→ Task list
**A.** Return, word for word, the part of the landmark-recognition passage below that begins at "The model comprises" and ends after "the most efficient.".
**B.** Take the landmark-recognition passage below further, picking up after its final sentence.

# start of Provided passage

The network performs very well. We tested it with our scene database, and here are the results:
||Top 1 err
||Top 5 err
Wide ResNet worked nearly twice as fast as ResNet-200. After all, it is running speed that is crucial for production. Given all these considerations, we chose Wide ResNet-50-2 as our main neural network.
We need a loss function to train our network. We decided to use metric learning approach to pick it: a neural network is trained so that items of the same class flock to one cluster, while clusters for different classes are to be spaced apart as much as possible. For landmarks, we used Center loss which pulls elements of one class towards some center. An important feature of this approach is that it does not require negative sampling, which becomes a rather difficult thing to do at later epochs.
Remember that we have n classes of landmarks and one more “non-landmark” class for which Center loss is not used. We imply that a landmark is one and the same object, and it has structure, so it makes sense to determine its center. As to non-landmark, it can refer to whatever, so it makes no sense to determine center for it.
We then put all this together, and there is our model for training. It comprises three major parts:
- Wide ResNet 50-2 convolutional neural network pre-trained with a database of scenes;
- Embedding part comprising a fully connected layer and Batch norm layer;
- Classifier which is a fully connected layer, followed by a pair comprised of Softmax loss and Centre loss.
As you remember, our database is split into 4 parts by region. We use these 4 parts in a curriculum learning paradigm. We have a current dataset, and at each stage of learning, we add another part of the world to obtain a new dataset for training.
The model comprises three parts, and we use a specific learning rate for each one in the training process. This is required for the network to be able both to learn landmarks from a new dataset part we have added and to remember data already learned. Many experiments proved this approach to be the most efficient.
So, we have trained our model. Now we need to realize how it works. Let us use class activation map to find the part of the image to which our neural network reacts most readily. The picture below shows input images in the first row, and the same images overlaid with class activation map from the network we have trained at the previous step are shown in the second row.
Heat map shows which parts of the image are attended more by the network. As shown by class activation map, our neural network has learned the concept of landmark successfully.
Now we need to use this knowledge somehow to get things done. Since we have used Center loss for training, in the case of inference, it appears to be quite logical to determine centroids for landmarks too.

# end of Provided passage
# start of Material provided

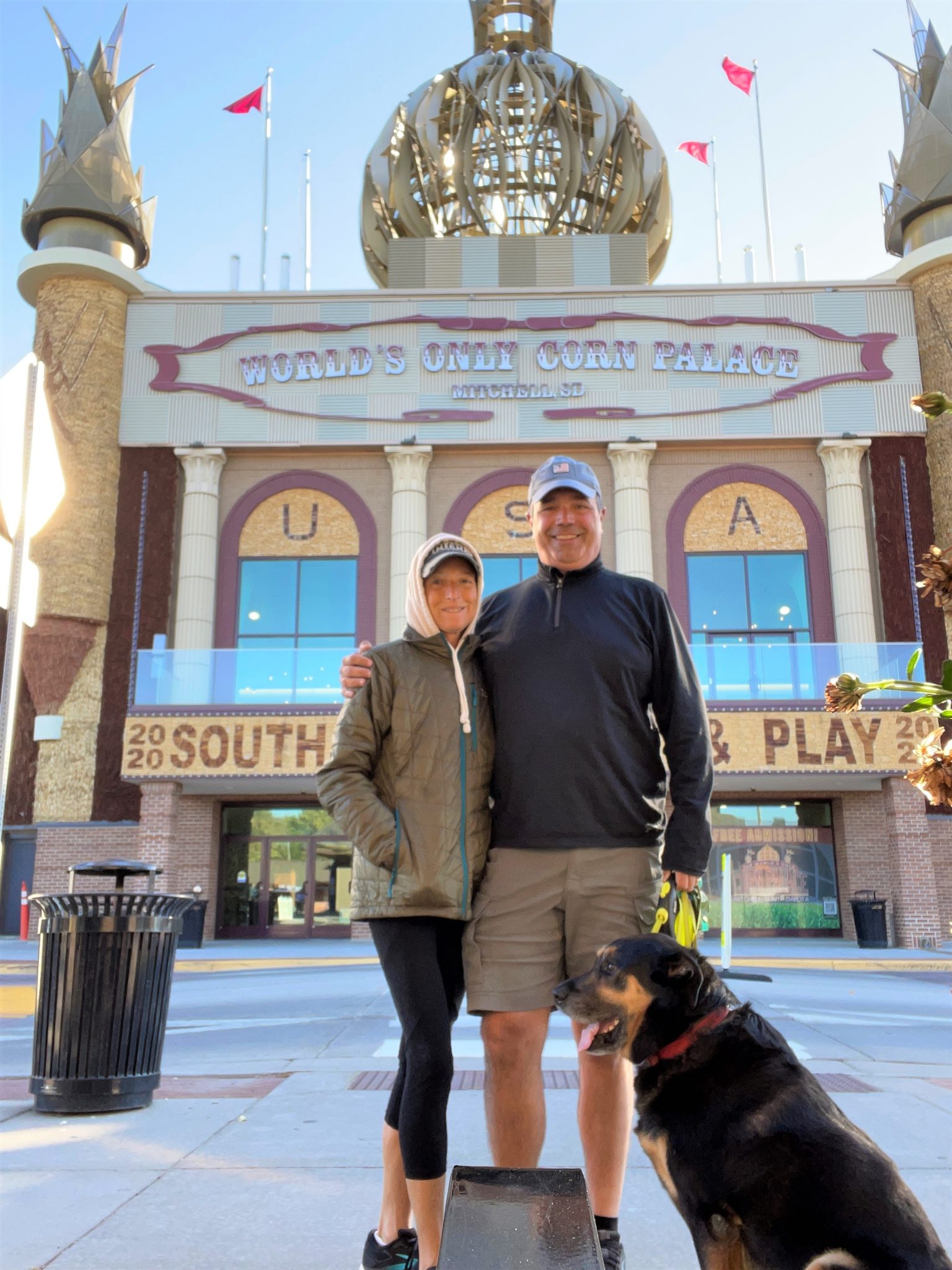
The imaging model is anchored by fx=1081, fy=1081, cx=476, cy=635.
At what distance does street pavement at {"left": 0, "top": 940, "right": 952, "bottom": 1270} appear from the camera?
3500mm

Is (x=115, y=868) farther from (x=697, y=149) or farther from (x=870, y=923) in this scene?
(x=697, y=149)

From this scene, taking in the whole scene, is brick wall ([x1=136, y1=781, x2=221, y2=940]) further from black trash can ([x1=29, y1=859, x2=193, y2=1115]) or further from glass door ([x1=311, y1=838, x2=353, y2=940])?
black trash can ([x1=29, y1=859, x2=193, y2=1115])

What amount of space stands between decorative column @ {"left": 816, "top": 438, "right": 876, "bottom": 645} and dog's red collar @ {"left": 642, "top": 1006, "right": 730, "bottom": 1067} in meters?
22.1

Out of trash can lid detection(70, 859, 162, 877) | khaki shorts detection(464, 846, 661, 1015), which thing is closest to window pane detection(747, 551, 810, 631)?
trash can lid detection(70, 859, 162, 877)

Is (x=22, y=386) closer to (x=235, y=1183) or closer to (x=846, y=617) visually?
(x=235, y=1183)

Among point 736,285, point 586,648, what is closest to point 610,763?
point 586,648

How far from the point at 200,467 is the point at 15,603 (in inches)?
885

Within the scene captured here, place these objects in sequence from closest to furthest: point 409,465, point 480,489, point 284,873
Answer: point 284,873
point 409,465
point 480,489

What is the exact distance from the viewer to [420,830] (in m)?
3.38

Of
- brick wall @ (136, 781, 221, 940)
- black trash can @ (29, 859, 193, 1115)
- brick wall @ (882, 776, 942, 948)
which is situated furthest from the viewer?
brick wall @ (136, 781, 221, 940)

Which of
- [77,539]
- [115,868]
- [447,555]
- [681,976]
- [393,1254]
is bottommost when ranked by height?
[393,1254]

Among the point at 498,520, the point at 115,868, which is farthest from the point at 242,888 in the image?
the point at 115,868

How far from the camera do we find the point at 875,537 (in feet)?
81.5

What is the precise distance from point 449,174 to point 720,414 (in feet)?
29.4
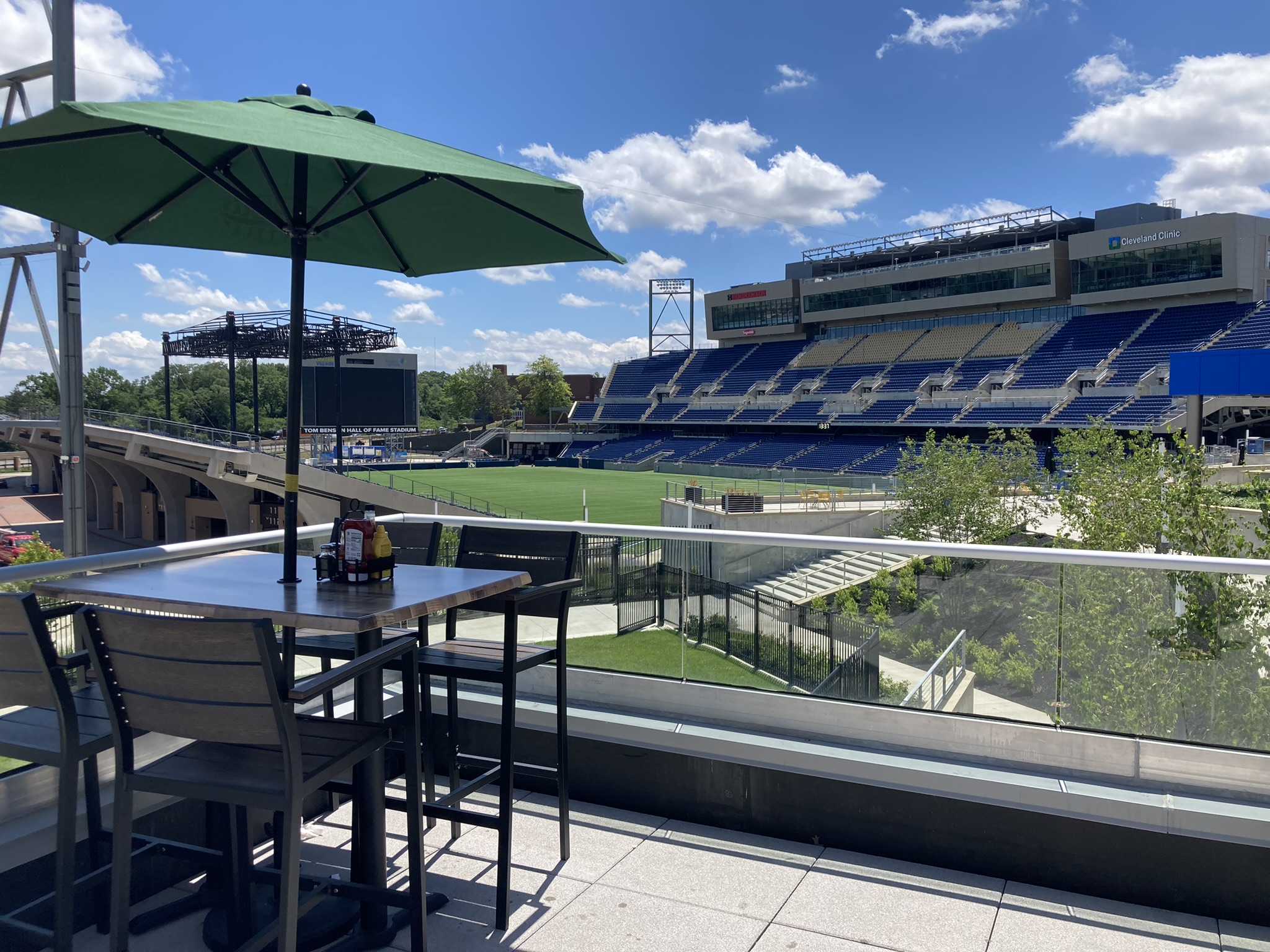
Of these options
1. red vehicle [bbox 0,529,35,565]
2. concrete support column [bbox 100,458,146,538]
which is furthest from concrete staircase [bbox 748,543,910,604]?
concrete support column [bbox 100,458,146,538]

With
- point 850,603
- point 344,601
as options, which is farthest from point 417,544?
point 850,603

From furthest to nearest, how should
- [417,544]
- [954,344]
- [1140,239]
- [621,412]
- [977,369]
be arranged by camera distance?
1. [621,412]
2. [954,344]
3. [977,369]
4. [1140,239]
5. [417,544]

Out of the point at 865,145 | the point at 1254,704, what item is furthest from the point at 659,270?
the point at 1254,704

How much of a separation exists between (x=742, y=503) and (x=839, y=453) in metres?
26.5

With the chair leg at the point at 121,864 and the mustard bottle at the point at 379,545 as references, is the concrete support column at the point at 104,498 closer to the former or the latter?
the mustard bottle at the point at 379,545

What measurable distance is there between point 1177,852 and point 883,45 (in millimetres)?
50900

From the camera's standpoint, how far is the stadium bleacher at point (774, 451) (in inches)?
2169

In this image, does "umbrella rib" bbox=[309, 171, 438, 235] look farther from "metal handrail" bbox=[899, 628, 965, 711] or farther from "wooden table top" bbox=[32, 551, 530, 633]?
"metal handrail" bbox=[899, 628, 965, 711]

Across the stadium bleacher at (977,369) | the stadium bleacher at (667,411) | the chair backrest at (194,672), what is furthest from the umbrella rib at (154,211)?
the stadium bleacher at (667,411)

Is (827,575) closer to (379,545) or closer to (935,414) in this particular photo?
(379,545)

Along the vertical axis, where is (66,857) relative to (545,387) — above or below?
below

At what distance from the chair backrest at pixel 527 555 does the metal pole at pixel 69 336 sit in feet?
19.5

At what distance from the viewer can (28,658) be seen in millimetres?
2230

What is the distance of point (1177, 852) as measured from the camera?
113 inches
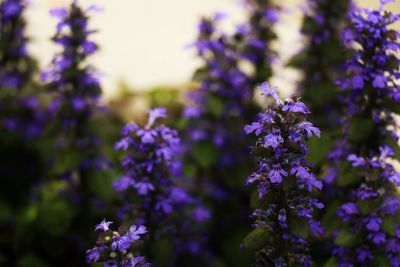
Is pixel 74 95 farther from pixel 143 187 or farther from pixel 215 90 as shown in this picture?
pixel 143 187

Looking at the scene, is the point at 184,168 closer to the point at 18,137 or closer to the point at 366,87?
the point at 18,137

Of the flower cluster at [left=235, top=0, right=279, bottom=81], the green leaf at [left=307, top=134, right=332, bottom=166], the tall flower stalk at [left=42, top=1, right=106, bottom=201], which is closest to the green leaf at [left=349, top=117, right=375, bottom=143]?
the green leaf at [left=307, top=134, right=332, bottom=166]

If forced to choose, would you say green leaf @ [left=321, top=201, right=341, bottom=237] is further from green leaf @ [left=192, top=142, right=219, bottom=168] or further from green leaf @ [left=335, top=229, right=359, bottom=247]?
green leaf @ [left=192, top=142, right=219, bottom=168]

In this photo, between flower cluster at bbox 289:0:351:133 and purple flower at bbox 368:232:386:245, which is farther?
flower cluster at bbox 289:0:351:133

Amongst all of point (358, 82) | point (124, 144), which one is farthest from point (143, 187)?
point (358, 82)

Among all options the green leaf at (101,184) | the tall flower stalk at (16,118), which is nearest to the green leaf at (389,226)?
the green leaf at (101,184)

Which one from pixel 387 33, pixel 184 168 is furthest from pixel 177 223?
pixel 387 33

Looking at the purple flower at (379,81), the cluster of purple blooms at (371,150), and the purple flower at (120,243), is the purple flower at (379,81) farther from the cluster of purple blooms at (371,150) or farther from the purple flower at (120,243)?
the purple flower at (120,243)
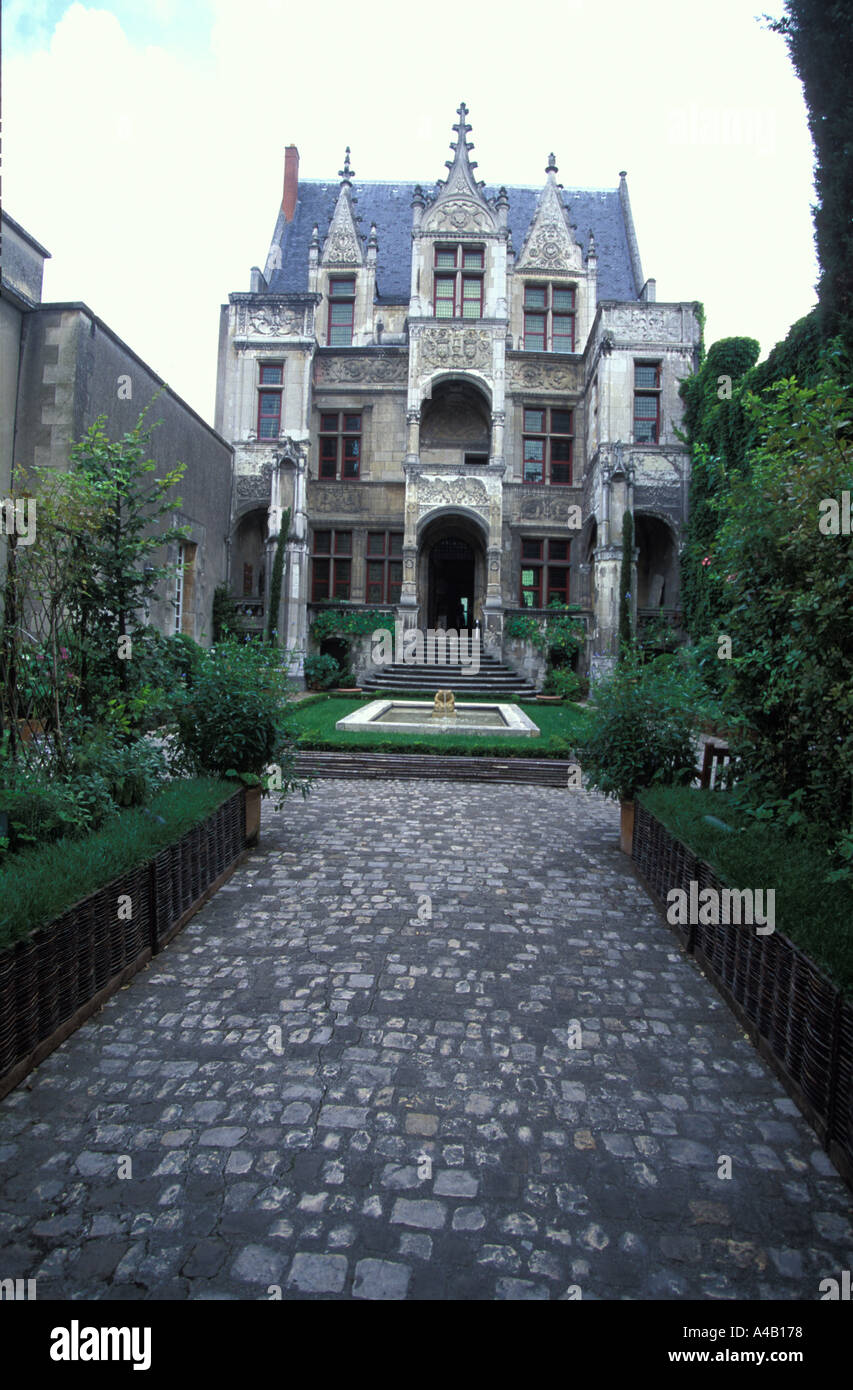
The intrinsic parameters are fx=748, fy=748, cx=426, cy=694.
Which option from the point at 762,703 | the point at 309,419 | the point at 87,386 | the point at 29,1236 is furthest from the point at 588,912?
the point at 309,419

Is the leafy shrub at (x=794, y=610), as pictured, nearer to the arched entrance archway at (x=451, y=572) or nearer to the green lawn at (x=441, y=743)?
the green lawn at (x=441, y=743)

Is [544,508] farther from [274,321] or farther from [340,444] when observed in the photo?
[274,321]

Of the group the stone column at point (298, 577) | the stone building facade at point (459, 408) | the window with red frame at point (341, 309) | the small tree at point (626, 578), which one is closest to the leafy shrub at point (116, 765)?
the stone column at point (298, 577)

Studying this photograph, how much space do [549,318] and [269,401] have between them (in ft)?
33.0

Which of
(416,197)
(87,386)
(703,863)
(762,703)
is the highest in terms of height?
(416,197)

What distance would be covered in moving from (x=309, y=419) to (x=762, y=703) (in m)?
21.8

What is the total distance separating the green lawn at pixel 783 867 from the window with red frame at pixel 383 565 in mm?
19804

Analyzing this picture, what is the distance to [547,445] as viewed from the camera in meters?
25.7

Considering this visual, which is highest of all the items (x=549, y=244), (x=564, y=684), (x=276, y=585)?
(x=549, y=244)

# end of Material provided

→ Results for each task
**A.**
The model comprises three parts, and we use a specific learning rate for each one in the training process. This is required for the network to be able both to learn landmarks from a new dataset part we have added and to remember data already learned. Many experiments proved this approach to be the most efficient.

**B.**
To do this, we take a part of images from the training set for some landmark, say, the Bronze Horseman in Saint Petersburg. Then we have them processed by the network, obtain embeddings, average out, and derive a centroid.
However, here is a question: how many centroids per landmark it makes sense to derive? Initially, it appeared to be clear and logical to say: one centroid. Not exactly, as it turned out. We initially decided to make a single centroid too, and the result was not bad. So why several centroids?
First, the data we have is not so clean. Though we have cleaned the dataset, we removed only obvious waste data. However, there still could be images not obviously waste but adversely affecting the result.
For example, I have a landmark class Winter Palace in Saint Petersburg. I want to derive a centroid for it. However, its dataset includes some photos with Palace Square and General Headquarters arch, because these objects are close to each other. If the centroid is to be determined for all images, the result will be not so stable. What we need to do is to cluster somehow their embeddings derived from the neural network, take only the centroid that deals with the Winter Palace, and average out using the resulting data.
Second, photographs might have been taken from different angles.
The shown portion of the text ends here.